Eisai enrols its first participant in the Phase 2/3 Tau NexGen study for dominantly inherited AD


On 19 January, Eisai announced that the Dominantly Inherited Alzheimer Network Trials Unit (DIAN-TU), led by Washington University School of Medicine in St. Louis, has enrolled their first participant in the Tau NexGen study. The DIAN is an international research effort focused on dominantly inherited Alzheimer’s disease (DIAD), which is a rare form of Alzheimer’s disease (AD) that causes memory loss and dementia in people - typically while they are in their 30s to 50s.

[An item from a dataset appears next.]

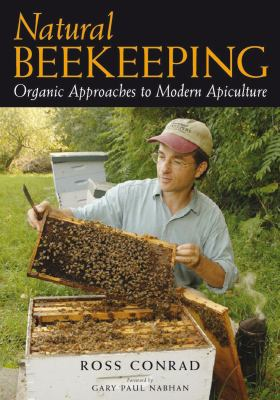 Natural Beekeeping: Organic Approaches to Modern Apiculture 9781933392080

The Tau NexGen Phase II/III study will evaluate the investigational tau antibody E2814 in pre-symptomatic or symptomatic participants who have an AD-causing gene mutation. DIAN-TU selected E2814 as the first investigational therapy among anti-tau drugs for the trial in March last year. With increasing evidence showing that targeting amyloid can reduce biomarkers of AD, the Tau NexGen clinical trial leaders selected lecanemab (BAN2401), an investigational anti-Aβ antibody, as the background anti-amyloid therapy. In the study, symptomatic participants will be administered lecanemab for six months before being randomly assigned to also receive E2814 or a placebo.

Pre-symptomatic participants will be randomly assigned to receive E2814 or a placebo for a year before beginning lecanemab administration. Researchers would like to evaluate the effects of the anti-tau drug E2814 alone before assessing the effects of the two drugs together. The trial’s primary endpoint is the slowing of tau accumulation in the brain in symptomatic people. The secondary endpoint will be the evaluation of the therapies’ effect on the levels of a type of tau in the cerebrospinal fluid, the liquid that surrounds the brain and spinal cord, of pre-symptomatic patients.